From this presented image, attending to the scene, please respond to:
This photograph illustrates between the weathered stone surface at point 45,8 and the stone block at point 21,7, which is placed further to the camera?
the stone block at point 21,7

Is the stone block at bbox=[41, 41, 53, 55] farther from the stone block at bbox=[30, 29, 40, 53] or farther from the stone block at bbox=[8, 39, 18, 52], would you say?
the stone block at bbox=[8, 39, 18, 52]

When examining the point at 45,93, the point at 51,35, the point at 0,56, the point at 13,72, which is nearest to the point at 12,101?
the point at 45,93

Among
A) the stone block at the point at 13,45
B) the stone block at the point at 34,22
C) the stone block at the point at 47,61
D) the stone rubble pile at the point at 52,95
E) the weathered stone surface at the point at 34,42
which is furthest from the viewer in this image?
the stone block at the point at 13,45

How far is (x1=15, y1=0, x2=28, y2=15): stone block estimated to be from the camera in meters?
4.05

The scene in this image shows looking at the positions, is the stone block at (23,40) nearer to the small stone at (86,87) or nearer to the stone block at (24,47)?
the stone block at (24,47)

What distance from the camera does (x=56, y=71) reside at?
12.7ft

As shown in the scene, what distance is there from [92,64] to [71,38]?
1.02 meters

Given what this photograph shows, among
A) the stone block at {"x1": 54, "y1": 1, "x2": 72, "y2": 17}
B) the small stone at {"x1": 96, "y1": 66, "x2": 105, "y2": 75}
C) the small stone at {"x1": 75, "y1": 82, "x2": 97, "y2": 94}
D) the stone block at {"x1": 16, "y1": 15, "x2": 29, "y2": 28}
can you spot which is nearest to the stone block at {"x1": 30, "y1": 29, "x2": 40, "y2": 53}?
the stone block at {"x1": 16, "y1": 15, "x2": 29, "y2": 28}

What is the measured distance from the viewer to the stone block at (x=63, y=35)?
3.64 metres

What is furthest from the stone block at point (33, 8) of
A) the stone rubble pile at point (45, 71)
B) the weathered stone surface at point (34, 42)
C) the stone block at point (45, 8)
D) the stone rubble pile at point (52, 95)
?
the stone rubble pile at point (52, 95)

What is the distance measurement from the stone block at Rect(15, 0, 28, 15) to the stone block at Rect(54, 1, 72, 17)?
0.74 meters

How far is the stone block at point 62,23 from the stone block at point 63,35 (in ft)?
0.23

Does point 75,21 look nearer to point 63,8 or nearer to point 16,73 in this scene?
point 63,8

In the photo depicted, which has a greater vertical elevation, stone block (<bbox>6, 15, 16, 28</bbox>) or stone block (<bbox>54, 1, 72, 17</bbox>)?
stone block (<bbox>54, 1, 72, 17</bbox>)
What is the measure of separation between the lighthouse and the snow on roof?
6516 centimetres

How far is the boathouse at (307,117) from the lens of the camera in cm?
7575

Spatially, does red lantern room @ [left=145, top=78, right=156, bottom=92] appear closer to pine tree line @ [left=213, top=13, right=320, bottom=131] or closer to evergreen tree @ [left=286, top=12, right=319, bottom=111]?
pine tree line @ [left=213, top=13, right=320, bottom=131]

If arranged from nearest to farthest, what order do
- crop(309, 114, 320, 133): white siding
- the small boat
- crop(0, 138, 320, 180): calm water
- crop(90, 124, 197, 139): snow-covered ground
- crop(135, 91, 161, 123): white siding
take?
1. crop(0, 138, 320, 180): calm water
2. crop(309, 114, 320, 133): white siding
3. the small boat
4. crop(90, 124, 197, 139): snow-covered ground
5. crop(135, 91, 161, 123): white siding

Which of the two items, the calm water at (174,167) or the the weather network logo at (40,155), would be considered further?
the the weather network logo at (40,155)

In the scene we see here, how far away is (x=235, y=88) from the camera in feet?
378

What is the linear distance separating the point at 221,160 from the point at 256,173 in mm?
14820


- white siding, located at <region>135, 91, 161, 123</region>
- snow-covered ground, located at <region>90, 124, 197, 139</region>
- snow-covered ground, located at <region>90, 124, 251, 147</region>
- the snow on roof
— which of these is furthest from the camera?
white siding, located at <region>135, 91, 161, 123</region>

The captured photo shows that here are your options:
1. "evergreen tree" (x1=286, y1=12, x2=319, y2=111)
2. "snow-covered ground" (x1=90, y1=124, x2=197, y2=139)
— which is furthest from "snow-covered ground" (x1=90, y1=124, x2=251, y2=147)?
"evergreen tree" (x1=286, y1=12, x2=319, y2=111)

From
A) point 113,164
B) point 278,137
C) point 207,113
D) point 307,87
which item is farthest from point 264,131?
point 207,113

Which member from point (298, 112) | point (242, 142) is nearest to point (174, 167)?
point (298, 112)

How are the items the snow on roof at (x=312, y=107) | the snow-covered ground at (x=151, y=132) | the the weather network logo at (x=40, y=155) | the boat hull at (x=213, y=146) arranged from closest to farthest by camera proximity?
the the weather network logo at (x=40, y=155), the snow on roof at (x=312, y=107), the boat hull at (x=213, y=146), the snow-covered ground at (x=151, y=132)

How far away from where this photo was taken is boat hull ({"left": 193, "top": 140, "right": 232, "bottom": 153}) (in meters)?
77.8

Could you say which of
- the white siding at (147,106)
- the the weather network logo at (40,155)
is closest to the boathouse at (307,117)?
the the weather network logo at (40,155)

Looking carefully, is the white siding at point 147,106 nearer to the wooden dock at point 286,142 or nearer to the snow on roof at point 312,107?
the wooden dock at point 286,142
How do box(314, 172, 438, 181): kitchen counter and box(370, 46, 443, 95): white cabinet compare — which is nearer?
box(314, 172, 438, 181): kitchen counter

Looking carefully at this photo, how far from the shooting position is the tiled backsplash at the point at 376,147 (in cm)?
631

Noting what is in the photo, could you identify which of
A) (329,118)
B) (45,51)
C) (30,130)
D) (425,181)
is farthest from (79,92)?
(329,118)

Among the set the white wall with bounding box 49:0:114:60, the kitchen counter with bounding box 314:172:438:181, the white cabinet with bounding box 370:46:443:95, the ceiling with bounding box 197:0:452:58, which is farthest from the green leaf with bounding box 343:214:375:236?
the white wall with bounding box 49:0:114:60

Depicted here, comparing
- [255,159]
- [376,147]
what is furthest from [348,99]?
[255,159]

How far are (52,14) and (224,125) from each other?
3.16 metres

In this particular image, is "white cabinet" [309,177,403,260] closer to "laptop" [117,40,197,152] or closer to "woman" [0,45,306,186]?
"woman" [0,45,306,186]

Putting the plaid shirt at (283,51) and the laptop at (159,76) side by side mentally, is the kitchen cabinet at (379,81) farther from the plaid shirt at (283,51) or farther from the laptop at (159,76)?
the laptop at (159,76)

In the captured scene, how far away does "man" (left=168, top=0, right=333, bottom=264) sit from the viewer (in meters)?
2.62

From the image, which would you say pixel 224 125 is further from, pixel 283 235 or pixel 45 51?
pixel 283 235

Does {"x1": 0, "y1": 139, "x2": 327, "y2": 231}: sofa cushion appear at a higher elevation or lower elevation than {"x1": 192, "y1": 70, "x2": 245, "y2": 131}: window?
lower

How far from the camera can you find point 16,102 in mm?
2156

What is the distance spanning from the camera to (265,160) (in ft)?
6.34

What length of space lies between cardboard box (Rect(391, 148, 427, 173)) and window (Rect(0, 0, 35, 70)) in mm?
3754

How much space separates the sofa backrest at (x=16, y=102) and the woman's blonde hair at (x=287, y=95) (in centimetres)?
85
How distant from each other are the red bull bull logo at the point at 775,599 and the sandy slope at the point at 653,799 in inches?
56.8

◇ ◇ ◇ ◇ ◇

## Work required
Rewrite every one of the records above, putting "lens" wherever "camera" appears and changing nothing else.

## Correct answer
From this presented image, attending to the scene, please respond to:
This photograph illustrates between the weathered stone surface at point 45,8 and the stone block at point 21,7, which is placed further to the lens?
the stone block at point 21,7

Is the stone block at bbox=[41, 41, 53, 55] farther from the stone block at bbox=[30, 29, 40, 53] or farther from the stone block at bbox=[8, 39, 18, 52], would you say?
the stone block at bbox=[8, 39, 18, 52]

When examining the point at 45,93, the point at 51,35, the point at 0,56, the point at 13,72, which is nearest to the point at 12,101?
the point at 45,93

Among
A) the stone block at the point at 13,45
B) the stone block at the point at 34,22
C) the stone block at the point at 47,61
D) the stone rubble pile at the point at 52,95
E) the weathered stone surface at the point at 34,42
which is furthest from the viewer in this image?
the stone block at the point at 13,45

How far is (x1=15, y1=0, x2=28, y2=15): stone block estimated to be from the lens in meters?
4.05

The scene in this image shows looking at the positions, is the stone block at (23,40) nearer to the small stone at (86,87) or nearer to the stone block at (24,47)?
the stone block at (24,47)

What distance from the lens does (x=56, y=71) reside at?
12.7ft

As shown in the scene, what distance is there from [92,64] to [71,38]?
1.02 meters

Given what this photograph shows, among
A) the stone block at {"x1": 54, "y1": 1, "x2": 72, "y2": 17}
B) the small stone at {"x1": 96, "y1": 66, "x2": 105, "y2": 75}
C) the small stone at {"x1": 75, "y1": 82, "x2": 97, "y2": 94}
D) the stone block at {"x1": 16, "y1": 15, "x2": 29, "y2": 28}
can you spot which is nearest to the stone block at {"x1": 30, "y1": 29, "x2": 40, "y2": 53}?
the stone block at {"x1": 16, "y1": 15, "x2": 29, "y2": 28}

What is the measured distance from the viewer to the stone block at (x=63, y=35)?
3.64 metres

What is furthest from the stone block at point (33, 8) of
A) the stone rubble pile at point (45, 71)
B) the weathered stone surface at point (34, 42)
C) the stone block at point (45, 8)
D) the stone rubble pile at point (52, 95)
?
the stone rubble pile at point (52, 95)

What is the distance measurement from the stone block at Rect(15, 0, 28, 15) to the stone block at Rect(54, 1, 72, 17)?
0.74 meters

How far is the stone block at point 62,23 from the stone block at point 63,35 (in ft)?
0.23

Does point 75,21 look nearer to point 63,8 or nearer to point 16,73 in this scene?
point 63,8

In the photo depicted, which has a greater vertical elevation, stone block (<bbox>6, 15, 16, 28</bbox>) or stone block (<bbox>54, 1, 72, 17</bbox>)?
stone block (<bbox>54, 1, 72, 17</bbox>)
What is the measure of separation between the lighthouse and the snow on roof?
6516 centimetres

How far is the boathouse at (307,117) from the lens of the lens in cm?
7575

Spatially, does red lantern room @ [left=145, top=78, right=156, bottom=92] appear closer to pine tree line @ [left=213, top=13, right=320, bottom=131] or closer to evergreen tree @ [left=286, top=12, right=319, bottom=111]?
pine tree line @ [left=213, top=13, right=320, bottom=131]

If arranged from nearest to farthest, what order do
- crop(309, 114, 320, 133): white siding
- the small boat
- crop(0, 138, 320, 180): calm water
- crop(90, 124, 197, 139): snow-covered ground
- crop(135, 91, 161, 123): white siding
take?
1. crop(0, 138, 320, 180): calm water
2. crop(309, 114, 320, 133): white siding
3. the small boat
4. crop(90, 124, 197, 139): snow-covered ground
5. crop(135, 91, 161, 123): white siding

Which of the two items, the calm water at (174,167) or the the weather network logo at (40,155), would be considered further?
the the weather network logo at (40,155)

In the scene we see here, how far away is (x=235, y=88) from the lens in feet?
378

What is the linear distance separating the point at 221,160 from the point at 256,173 in mm?
14820


- white siding, located at <region>135, 91, 161, 123</region>
- snow-covered ground, located at <region>90, 124, 197, 139</region>
- snow-covered ground, located at <region>90, 124, 251, 147</region>
- the snow on roof
— which of these is furthest from the lens?
white siding, located at <region>135, 91, 161, 123</region>

The captured photo shows that here are your options:
1. "evergreen tree" (x1=286, y1=12, x2=319, y2=111)
2. "snow-covered ground" (x1=90, y1=124, x2=197, y2=139)
— which is furthest from "snow-covered ground" (x1=90, y1=124, x2=251, y2=147)?
"evergreen tree" (x1=286, y1=12, x2=319, y2=111)

From
A) point 113,164
B) point 278,137
C) point 207,113
D) point 307,87
which item is farthest from point 264,131?
point 207,113

Which member from point (298, 112) | point (242, 142) is nearest to point (174, 167)?
point (298, 112)

How are the items the snow on roof at (x=312, y=107) | the snow-covered ground at (x=151, y=132) | the the weather network logo at (x=40, y=155) | the boat hull at (x=213, y=146) arranged from closest to farthest by lens proximity?
the the weather network logo at (x=40, y=155), the snow on roof at (x=312, y=107), the boat hull at (x=213, y=146), the snow-covered ground at (x=151, y=132)

How far away from where this photo was taken is boat hull ({"left": 193, "top": 140, "right": 232, "bottom": 153}) (in meters)?
77.8

Could you say which of
- the white siding at (147,106)
- the the weather network logo at (40,155)
is closest to the boathouse at (307,117)?
the the weather network logo at (40,155)

Looking carefully, is the white siding at point 147,106 nearer to the wooden dock at point 286,142 or nearer to the snow on roof at point 312,107?
the wooden dock at point 286,142
How do box(314, 172, 438, 181): kitchen counter and box(370, 46, 443, 95): white cabinet compare — which is nearer?
box(314, 172, 438, 181): kitchen counter

Looking carefully at this photo, how far from the shooting position is the tiled backsplash at the point at 376,147 (in cm)?
631

Noting what is in the photo, could you identify which of
A) (329,118)
B) (45,51)
C) (30,130)
D) (425,181)
is farthest from (79,92)?
(329,118)

Among the set the white wall with bounding box 49:0:114:60, the kitchen counter with bounding box 314:172:438:181, the white cabinet with bounding box 370:46:443:95, the ceiling with bounding box 197:0:452:58, which is farthest from the green leaf with bounding box 343:214:375:236?
the white wall with bounding box 49:0:114:60

Depicted here, comparing
- [255,159]
- [376,147]
what is furthest from [348,99]?
[255,159]

How far are (52,14) and (224,125) from each other?
3.16 metres

In this particular image, is "white cabinet" [309,177,403,260] closer to "laptop" [117,40,197,152] or closer to "woman" [0,45,306,186]?
"woman" [0,45,306,186]

Putting the plaid shirt at (283,51) and the laptop at (159,76) side by side mentally, is the kitchen cabinet at (379,81) farther from the plaid shirt at (283,51) or farther from the laptop at (159,76)?
the laptop at (159,76)

In the captured scene, how far away does "man" (left=168, top=0, right=333, bottom=264) sit from the viewer (in meters)?
2.62

From the image, which would you say pixel 224 125 is further from, pixel 283 235 or pixel 45 51?
pixel 283 235

Does {"x1": 0, "y1": 139, "x2": 327, "y2": 231}: sofa cushion appear at a higher elevation or lower elevation than {"x1": 192, "y1": 70, "x2": 245, "y2": 131}: window?
lower

How far from the lens can you find point 16,102 in mm?
2156

What is the distance spanning from the lens to (265,160) (in ft)?
6.34

What length of space lies between cardboard box (Rect(391, 148, 427, 173)) and window (Rect(0, 0, 35, 70)) in mm?
3754

How much space separates the sofa backrest at (x=16, y=102) and the woman's blonde hair at (x=287, y=95) (in centimetres)?
85
How distant from each other are the red bull bull logo at the point at 775,599 and the sandy slope at the point at 653,799 in inches?
56.8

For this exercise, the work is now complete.